Gayviking Quelles sont vos attentes pour l’avenir du club ? Avez-vous des projets ou des initiatives pour sensibiliser davantage sur la diversité dans le sport ?
Ce serait super de refaire un Intertoof festif cet été, en partenariat avec Queers of Caen. Ça pourrait ramener plein de gens, même juste des personnes qui voudraient regarder et passer un bon moment collectif. Des gens pourraient essayer de jouer, ou voir que le sport, finalement, quand on change de perspective, d’entourage, d’objectif, ça peut devenir super même quand on pense ne pas aimer ça.
Si on rêve un peu, on aimerait bien travailler avec la chorégraphe Katerina Andréou, qui a monté une chorégraphie avec des membres du Roller Derby Caen.

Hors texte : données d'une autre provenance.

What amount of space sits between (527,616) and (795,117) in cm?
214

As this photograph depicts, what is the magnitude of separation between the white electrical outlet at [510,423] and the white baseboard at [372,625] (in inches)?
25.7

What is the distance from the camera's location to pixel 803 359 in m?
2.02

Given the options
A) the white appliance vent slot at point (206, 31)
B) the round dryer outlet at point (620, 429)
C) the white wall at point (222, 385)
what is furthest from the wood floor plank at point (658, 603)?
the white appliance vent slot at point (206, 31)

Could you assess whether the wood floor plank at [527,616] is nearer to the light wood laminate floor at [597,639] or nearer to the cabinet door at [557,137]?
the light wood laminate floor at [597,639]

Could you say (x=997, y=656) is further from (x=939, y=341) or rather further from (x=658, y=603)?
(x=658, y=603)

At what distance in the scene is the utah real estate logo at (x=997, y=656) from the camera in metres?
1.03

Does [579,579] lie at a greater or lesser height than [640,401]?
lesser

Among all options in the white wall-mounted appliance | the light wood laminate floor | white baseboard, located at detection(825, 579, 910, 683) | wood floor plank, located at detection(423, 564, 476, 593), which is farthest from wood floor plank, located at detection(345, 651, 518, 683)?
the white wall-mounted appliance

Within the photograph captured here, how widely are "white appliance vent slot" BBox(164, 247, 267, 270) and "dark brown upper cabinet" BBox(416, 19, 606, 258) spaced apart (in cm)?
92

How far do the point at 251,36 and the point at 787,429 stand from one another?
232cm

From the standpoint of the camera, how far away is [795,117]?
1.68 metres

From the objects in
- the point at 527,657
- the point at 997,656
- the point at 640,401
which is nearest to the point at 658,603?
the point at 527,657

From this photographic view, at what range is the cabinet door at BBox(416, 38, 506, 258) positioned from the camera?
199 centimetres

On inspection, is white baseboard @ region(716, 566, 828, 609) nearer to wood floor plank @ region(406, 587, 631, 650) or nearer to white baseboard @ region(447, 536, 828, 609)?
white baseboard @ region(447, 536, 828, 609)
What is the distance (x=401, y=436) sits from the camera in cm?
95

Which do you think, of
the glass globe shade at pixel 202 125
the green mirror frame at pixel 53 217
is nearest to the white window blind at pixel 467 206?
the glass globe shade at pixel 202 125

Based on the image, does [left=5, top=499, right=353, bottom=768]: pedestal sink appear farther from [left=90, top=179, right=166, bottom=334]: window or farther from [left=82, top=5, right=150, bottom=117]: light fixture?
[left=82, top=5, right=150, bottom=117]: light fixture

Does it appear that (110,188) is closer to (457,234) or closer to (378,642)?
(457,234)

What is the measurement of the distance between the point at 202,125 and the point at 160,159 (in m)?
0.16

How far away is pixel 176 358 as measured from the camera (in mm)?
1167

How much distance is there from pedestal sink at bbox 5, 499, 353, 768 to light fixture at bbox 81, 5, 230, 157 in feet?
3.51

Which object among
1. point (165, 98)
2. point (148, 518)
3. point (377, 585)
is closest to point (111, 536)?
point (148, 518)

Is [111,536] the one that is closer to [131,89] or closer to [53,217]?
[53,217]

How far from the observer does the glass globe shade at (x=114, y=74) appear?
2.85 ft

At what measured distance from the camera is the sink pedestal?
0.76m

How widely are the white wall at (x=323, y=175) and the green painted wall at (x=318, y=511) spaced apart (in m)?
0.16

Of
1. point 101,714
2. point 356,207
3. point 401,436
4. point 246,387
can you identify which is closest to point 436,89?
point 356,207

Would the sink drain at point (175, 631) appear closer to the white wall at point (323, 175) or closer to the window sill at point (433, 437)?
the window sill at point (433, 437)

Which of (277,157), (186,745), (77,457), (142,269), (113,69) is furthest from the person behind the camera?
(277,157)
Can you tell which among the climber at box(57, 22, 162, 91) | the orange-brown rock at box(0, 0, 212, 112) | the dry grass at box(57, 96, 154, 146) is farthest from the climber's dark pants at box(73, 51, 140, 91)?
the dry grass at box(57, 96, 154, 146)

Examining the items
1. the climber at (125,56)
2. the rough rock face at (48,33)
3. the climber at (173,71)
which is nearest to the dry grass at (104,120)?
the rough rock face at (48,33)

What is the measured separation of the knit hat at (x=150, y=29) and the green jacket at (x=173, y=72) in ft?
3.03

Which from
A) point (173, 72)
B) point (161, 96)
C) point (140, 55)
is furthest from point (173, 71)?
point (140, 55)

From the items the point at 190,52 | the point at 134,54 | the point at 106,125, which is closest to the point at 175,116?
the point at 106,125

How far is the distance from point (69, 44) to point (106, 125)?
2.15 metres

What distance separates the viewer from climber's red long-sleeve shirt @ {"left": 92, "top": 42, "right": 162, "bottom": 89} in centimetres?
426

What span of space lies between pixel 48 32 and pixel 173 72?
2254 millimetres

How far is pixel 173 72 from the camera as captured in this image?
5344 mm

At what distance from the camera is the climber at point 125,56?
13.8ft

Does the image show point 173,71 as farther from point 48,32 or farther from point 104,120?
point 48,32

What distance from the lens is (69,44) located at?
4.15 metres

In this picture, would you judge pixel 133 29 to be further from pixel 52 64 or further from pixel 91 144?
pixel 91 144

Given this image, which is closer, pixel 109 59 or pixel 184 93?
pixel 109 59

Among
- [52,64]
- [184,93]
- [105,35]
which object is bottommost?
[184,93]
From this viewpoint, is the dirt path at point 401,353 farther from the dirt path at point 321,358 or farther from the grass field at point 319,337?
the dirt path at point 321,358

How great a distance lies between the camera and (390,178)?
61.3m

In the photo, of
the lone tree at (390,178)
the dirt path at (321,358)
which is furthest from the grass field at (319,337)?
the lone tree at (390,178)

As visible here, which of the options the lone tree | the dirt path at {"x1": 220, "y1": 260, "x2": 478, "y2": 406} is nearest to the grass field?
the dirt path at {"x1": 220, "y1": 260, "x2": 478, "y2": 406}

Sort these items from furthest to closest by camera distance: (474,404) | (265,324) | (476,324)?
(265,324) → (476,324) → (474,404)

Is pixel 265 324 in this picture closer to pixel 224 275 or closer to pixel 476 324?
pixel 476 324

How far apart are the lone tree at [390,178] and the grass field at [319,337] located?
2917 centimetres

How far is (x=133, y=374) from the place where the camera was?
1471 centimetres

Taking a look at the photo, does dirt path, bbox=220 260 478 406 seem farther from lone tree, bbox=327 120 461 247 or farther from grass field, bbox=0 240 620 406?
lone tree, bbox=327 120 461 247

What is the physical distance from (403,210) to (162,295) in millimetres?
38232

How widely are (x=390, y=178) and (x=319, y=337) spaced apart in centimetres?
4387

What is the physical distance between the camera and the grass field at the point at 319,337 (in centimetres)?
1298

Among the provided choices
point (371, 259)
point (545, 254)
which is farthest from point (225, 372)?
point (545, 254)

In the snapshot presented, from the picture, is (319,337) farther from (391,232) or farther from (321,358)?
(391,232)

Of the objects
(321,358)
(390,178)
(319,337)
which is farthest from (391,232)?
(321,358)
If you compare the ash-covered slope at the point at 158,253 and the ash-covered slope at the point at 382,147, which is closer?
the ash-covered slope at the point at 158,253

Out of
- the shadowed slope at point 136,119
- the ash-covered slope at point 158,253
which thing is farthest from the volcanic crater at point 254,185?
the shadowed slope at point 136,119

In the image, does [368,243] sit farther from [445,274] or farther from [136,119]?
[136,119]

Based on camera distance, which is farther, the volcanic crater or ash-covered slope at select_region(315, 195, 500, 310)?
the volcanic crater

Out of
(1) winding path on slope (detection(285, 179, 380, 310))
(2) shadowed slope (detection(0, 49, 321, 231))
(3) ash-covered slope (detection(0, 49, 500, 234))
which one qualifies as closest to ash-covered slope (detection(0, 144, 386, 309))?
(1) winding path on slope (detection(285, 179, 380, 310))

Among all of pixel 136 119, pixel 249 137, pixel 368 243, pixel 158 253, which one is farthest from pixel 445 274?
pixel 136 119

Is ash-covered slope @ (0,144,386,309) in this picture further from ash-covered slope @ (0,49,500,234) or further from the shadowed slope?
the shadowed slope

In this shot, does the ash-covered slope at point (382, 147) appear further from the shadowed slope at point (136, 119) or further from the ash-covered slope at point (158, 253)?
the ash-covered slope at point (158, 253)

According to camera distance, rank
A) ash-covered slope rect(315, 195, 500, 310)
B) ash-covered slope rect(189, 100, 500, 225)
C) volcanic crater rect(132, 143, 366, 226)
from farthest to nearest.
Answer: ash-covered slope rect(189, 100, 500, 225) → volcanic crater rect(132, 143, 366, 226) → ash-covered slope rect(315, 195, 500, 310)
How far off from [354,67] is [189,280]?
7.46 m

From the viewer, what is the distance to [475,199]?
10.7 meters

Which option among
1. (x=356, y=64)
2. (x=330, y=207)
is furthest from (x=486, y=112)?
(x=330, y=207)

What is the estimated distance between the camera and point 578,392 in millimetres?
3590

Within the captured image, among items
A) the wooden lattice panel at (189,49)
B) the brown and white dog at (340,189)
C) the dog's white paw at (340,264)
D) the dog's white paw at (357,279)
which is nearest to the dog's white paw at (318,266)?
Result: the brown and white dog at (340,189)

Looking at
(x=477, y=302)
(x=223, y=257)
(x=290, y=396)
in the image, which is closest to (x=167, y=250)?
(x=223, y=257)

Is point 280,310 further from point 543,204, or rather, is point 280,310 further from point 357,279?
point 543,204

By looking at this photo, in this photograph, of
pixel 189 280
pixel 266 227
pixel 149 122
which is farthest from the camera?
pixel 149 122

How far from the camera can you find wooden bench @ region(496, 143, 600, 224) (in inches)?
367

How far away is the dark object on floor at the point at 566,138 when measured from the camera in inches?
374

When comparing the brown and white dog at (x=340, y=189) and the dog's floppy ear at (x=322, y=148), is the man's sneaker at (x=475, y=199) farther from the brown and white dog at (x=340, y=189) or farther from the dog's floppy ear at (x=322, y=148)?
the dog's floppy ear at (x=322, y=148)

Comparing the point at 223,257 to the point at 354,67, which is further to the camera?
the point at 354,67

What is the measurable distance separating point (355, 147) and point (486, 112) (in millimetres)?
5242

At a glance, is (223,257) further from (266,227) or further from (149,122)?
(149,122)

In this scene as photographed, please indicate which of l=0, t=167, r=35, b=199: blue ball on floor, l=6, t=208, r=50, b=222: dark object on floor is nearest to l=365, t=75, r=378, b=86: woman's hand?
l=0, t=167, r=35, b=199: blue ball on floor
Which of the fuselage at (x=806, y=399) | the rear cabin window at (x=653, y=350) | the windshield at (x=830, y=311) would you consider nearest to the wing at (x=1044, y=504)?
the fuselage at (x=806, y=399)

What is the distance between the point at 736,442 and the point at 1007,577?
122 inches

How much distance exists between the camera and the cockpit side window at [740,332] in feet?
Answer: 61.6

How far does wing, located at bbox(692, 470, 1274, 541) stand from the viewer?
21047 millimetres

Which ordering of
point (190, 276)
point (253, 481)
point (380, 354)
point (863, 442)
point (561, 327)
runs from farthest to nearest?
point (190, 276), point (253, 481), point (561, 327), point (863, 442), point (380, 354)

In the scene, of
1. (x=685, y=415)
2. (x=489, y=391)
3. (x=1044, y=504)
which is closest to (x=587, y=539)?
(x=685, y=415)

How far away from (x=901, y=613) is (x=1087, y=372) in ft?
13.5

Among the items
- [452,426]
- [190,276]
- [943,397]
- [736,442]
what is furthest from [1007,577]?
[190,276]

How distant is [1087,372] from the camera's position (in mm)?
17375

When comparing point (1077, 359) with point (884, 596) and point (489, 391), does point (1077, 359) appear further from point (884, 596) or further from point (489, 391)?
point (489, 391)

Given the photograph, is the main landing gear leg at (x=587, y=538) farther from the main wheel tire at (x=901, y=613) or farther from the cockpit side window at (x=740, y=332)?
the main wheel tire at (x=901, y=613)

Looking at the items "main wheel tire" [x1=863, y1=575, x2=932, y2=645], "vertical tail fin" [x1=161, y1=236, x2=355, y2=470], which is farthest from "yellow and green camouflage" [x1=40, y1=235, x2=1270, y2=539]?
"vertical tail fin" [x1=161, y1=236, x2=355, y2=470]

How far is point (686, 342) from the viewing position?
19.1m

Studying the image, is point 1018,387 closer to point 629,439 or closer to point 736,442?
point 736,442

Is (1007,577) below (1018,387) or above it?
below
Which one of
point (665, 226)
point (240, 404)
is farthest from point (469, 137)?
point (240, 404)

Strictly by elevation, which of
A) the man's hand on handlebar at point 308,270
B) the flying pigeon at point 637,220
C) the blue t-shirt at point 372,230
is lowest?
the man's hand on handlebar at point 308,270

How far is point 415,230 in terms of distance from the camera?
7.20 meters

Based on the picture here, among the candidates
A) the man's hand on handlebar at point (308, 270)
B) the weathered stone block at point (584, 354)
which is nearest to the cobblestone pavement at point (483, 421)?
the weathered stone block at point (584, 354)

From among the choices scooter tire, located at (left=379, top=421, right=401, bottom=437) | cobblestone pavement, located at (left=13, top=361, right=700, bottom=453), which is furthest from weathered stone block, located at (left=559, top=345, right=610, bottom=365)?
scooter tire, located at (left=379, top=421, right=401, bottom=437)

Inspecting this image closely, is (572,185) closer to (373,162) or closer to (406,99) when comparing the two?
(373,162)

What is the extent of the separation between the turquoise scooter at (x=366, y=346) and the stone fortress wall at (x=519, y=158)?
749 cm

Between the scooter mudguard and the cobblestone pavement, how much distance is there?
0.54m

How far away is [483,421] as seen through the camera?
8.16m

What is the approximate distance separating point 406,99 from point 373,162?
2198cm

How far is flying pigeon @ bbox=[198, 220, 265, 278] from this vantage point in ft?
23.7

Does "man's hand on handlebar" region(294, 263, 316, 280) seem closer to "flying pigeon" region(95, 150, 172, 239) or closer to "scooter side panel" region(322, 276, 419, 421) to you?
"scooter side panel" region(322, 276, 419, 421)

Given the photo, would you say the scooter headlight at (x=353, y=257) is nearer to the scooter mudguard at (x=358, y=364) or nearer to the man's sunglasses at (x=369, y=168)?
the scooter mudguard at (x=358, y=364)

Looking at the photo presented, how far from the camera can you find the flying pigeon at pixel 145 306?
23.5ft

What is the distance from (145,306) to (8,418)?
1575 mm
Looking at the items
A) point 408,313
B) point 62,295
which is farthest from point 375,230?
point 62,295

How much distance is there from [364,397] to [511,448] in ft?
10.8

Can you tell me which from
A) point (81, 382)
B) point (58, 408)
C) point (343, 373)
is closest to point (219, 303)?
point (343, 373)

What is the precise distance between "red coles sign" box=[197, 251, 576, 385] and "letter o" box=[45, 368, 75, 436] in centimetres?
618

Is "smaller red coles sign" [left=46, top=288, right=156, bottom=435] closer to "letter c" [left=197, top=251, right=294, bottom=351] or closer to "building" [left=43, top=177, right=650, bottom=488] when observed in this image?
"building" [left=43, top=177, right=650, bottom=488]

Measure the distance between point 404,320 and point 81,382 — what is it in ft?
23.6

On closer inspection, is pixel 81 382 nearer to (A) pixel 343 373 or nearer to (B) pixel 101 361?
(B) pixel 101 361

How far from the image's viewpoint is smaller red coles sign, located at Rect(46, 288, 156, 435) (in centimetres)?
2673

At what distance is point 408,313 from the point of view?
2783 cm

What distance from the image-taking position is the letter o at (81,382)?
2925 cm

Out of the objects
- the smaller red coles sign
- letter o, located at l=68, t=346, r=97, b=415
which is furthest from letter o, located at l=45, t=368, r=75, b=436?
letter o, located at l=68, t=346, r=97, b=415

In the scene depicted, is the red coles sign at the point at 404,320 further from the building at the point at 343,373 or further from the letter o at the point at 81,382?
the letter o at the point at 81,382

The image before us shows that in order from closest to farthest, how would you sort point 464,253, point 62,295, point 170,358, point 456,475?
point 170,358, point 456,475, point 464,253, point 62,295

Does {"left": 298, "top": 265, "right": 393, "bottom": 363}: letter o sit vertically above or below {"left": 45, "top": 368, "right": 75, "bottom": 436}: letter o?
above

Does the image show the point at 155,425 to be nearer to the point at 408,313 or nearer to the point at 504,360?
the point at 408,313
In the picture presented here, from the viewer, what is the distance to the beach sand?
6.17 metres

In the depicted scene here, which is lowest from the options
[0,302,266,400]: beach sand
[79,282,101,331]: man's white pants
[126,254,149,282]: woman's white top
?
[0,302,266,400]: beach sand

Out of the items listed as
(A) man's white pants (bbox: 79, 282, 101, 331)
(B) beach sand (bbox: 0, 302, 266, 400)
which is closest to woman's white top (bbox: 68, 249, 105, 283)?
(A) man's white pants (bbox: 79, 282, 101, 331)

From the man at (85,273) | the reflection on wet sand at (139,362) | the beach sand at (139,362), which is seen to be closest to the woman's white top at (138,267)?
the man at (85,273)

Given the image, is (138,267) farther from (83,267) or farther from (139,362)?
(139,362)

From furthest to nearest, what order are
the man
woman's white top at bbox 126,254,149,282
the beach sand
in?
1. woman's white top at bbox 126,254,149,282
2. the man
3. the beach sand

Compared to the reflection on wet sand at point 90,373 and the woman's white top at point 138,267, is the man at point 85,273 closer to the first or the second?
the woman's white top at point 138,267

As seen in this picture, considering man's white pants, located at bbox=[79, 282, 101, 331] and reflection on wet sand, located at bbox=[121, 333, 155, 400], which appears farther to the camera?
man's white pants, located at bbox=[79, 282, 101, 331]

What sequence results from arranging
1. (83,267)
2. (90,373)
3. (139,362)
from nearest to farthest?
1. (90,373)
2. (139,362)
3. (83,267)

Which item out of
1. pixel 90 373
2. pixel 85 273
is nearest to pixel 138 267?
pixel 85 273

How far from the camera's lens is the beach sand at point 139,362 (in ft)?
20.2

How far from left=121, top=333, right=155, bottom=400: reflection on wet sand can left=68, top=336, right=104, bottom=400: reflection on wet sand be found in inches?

Sinon, on aurait surtout besoin de soutien du service des sports pour avoir un créneau sur un vrai terrain, qui ne soit pas trop excentré : on a constaté que ça freine beaucoup de personnes, qu’on perd du monde. Avec de la lumière en hiver car le fait de changer de créneau fait aussi perdre du monde. Ça nous semblerait juste car l’équipe répond à un vrai besoin social, de santé physique et psychique. Elle permet notamment d’ouvrir le sport à des personnes qui n’iraient pas forcément sinon. Surtout que dans la communauté ça peut être un vrai vecteur de mieux être, d’empouvoirement quand on sait les épreuves que beaucoup d’entre nous traversent.
Gayviking : Vos entraînements et matchs se déroulent exclusivement sur Caen ou bien investissez-vous d’autres lieux dans la région ?
Nous nous sommes toujours entraîné·es à Caen. Nous avons changé plusieurs fois de lieu, toujours pour des problèmes logistiques, ce qui a malheureusement parfois causé du tord à notre régularité et donc nous avons perdu des gens. On a fini par revenir dans un des premiers endroits où l’on jouait, près du centre. Depuis ça va mieux, notamment avec les nouvelles recrues suite à l’aide de Queers of Caen.
En 2023, plusieurs d’entre nous sommes allé.es faire un petit match avec des personnes queers de Rennes, à l’occasion du festival La Gouinerie.
Gayviking : Souhaitez-vous ajouter un dernier mot ?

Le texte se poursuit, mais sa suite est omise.